NHLBI Division Celebrates 50th Anniversary
For 50 years, the Division of Lung Diseases, part of the National Heart, Lung, and Blood Institute, has focused on translating basic scientific research into more effective treatments and patient care.
In April, the division kicked off its golden anniversary with a scientific symposium highlighting the progress and future of a centerpiece of this work—lung imaging. The half-day event included researchers from both the intramural and extramural programs. They discussed how they apply sophisticated imaging techniques to advance the understanding of healthy and diseased lungs at the cellular and molecular level and how this work informs the diagnosis, treatment and management of lung diseases in general.
In welcoming remarks, NHLBI director Dr. Gary Gibbons acknowledged the institute’s legacy of excellence in pulmonary science research since 1969 and said he is excited about the breakthroughs yet to come. With technological innovations in imaging, the phrase “chronic lung disease” one day will no longer be needed, he said, noting that he has charged the division leadership with making that a reality sooner than later.

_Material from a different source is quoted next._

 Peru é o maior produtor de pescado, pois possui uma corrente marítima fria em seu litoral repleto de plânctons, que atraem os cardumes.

With a renewed commitment to the prevention, preemption, remission and reversal of pulmonary disorders, Gibbons said he is sure the watershed moment will come.
Dr. James Crapo of National Jewish Health gave the first talk, highlighting a key finding of the NHLBI-funded COPDGene study he leads as principal investigator. After following a cohort of 10,000 people for 5 years, Crapo said he had identified a group of participants who, after taking a breathing test that measures lung function, showed no obstruction in their airways, even though they still had symptoms of COPD. These participants also had a higher risk of morbidity and mortality, compared to a group who had showed gradual lung tissue damage over time. With this finding, Crapo has a proposal: to include people who have not yet developed airflow obstruction in the diagnosis of COPD as a way to help prevent disease.

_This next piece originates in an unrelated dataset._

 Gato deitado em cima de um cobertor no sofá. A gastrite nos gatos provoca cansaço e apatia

Dr. Scott Fraser of the University of Southern California noted his work with the NHLBI-funded Molecular Atlas Lung Development Program consortium. He and his team are building tools that can acquire and analyze microCT images in hopes of defining the anatomy of the developing lung.
Dr. Sanjay Jain of Johns Hopkins University discussed his progress developing molecular imaging tools to better understand bacteria, the infections they cause and the environments that could minimize them. The hope is that this will lead to limiting the overuse of antibiotics.
NHLBI’s Dr. Adrienne Campbell-Washburn showed how advances in low-field MRI could greatly improve cardiac and lung imaging and other image-guided procedures that diagnose and
Kicking off the second session, Dr. Carmen Priolo of Brigham and Women’s Hospital/Harvard Medical School detailed how PET imaging can identify abnormal metabolic processes in preclinical models—and one day in imaging trials—of lymphangioleiomyomatosis (LAM), a rare lung disease mostly affecting women.
NHLBI’s Dr. Marcus Chen illustrated how an ultra-low dose chest CT, when compared to a traditional x-ray, could be used to validate clinical cases of LAM and other lung diseases.
Dr. R. Graham Barr of Columbia University rounded out the symposium by discussing how he uses machine learning and advanced imaging techniques to help understand chronic lung disease in large-scale, long-term studies, including the Multi-Ethnic Study of Atherosclerosis lung study and the Subpopulations and Intermediate Outcome Measures in COPD Study.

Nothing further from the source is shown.